Ok I'm not a 4 wheeler..... Tired of walking on the ice for ice fishing. 
Looking to haul 2 people 90% of the time either on the ice or at deer camp on 2 tracks. No off roading or trail riding.
You guys think I'd be better off with a 2 person quad or a UTV?


----------



## otw.11 (Apr 30, 2012)

I had same problem atv was to small and a utv or side by side was to much money so I got a golf cart and love it 
It can carry all my gear and 2 ppl but on the ice I would like studs or 4x4


----------



## bigbuck (Mar 17, 2001)

Depends on where your fishing. I would say a two person atv. Guys ride double on Saginaw bay all the time on machines that aren't two up, although there are some companies that make a two up machine. I think a utv would be harder to cross pressure cracks and harder to get around in the woods unless your on wide enough trails, however the extra room would be nice. If you get utv get a winch, as they are not as easy to push out as a quad when they get stuck.


----------



## 7iron (Feb 28, 2005)

Menards sell a SxS at a reasonable price, you can get into the lower end for about $3000. Should be worth a look.


----------



## fishmagnetmike (Dec 10, 2010)

Menards sxs are junk they are made in China take your 3G and buy a used Honda Yamaha Suzuki etc.

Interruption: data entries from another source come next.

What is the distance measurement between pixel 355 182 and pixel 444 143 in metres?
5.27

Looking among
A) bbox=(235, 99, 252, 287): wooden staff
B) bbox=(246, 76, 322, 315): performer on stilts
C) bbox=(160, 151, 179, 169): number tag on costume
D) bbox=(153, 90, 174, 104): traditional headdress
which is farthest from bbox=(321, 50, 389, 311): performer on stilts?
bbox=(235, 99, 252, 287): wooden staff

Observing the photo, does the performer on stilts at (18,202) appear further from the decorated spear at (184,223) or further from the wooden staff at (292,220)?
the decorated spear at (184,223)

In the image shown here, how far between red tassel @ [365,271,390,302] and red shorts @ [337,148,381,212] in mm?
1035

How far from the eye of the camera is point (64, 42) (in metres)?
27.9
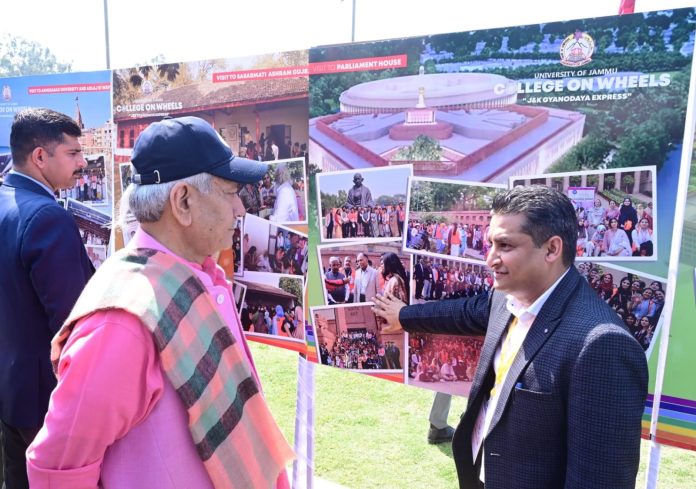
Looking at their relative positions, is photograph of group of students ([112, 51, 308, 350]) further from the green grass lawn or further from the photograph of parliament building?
the green grass lawn

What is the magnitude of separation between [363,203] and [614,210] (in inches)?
38.6

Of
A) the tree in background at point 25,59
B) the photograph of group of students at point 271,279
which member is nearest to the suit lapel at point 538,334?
the photograph of group of students at point 271,279

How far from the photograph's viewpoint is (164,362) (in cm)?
104

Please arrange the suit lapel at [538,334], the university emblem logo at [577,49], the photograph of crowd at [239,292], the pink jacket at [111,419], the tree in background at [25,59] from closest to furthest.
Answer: the pink jacket at [111,419] → the suit lapel at [538,334] → the university emblem logo at [577,49] → the photograph of crowd at [239,292] → the tree in background at [25,59]

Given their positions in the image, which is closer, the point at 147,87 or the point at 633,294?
the point at 633,294

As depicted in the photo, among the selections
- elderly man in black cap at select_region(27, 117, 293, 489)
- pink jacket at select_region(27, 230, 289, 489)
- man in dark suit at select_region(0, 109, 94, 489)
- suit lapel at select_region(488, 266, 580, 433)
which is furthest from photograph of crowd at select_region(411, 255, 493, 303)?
man in dark suit at select_region(0, 109, 94, 489)

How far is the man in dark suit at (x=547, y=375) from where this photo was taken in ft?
4.21

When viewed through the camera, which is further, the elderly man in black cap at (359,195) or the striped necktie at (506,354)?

Posted using Outdoor Hub Campfire


----------



## 7iron (Feb 28, 2005)

fishmagnetmike said:


> Menards sxs are junk they are made in China take your 3G and buy a used Honda Yamaha Suzuki etc.
> 
> 
> Posted using Outdoor Hub Campfire


 Didn't know, thanks for the info.


----------



## GrizzlyHunter (Jun 17, 2005)

I have a SxS-Yamaha Rhino and absolutely love it! I have a winch on it, but it's never been used yet. &#128516;, and it's been in some nasty spots too 

One concern I would have for your use is the weight (going on ice). My Rhino, with many after market mods, is probably all of 1,200 pounds plus passengers and cargo. I hope you have a lot of ice!!!


----------



## Hairybear (Feb 28, 2011)

If you plan on riding 2 people on a 4 wheeler it has to be designed that way from the manufacturer. Otherwise you may get a ticket. There is a law against riding two on a ATV designed for only one, but no law to ride two on a snowmobile designed for one person.Hope this helps save you a ticket


----------



## Wall-llard Willie (Sep 10, 2004)

Ya, I'm aware of the 2 rider laws we typically fish the canadian side of Lk St Clair and Simcoe hence the 2 up questions, they tend to be more strict over there. 
Weight is only about 300lbs different between the quads I've looked at (roughly 700 lbs) and the Mid size s x s (roughly 1000 lbs.
Plenty of ice typically at Simcoe, St Clair is a different story except this year LOL.
Game plan is to have a winch on whatever I end up with.
Leaning towards a Polaris Ranger 800 Mid Size......


----------



## GrizzlyHunter (Jun 17, 2005)

SxS's are very nice. They can haul quite a load which would come in handy for ice fishing. Add a windshield and they're even nicer. &#128516;


----------



## Burksee (Jan 15, 2003)

Not sure what your budget is but there sure are some pretty nice SxS's for those with deep pockets or good credit!

On the other hand having a one person quad and wanting to make it multiple person user freindly we got a couple of these, not exactly like this one but I think you get the idea. 










One of the two we have is a four person with a windshield which is nice when its cold out.


----------



## REG (Oct 25, 2002)

Buddy of mine just got a Ranger, enclosed cab, heat, and tracks. Can't wait to go for a ride.


----------



## Wall-llard Willie (Sep 10, 2004)

I've been eyeing the tracks,,,,, would love them but thinking next year for them.... winch, winshield, trailer/ramp, helmets,,,,,,,,,,,,,,,,,,,,,,


----------



## GrizzlyHunter (Jun 17, 2005)

Aftermarket tires really improve what you can go through...a LOT!


----------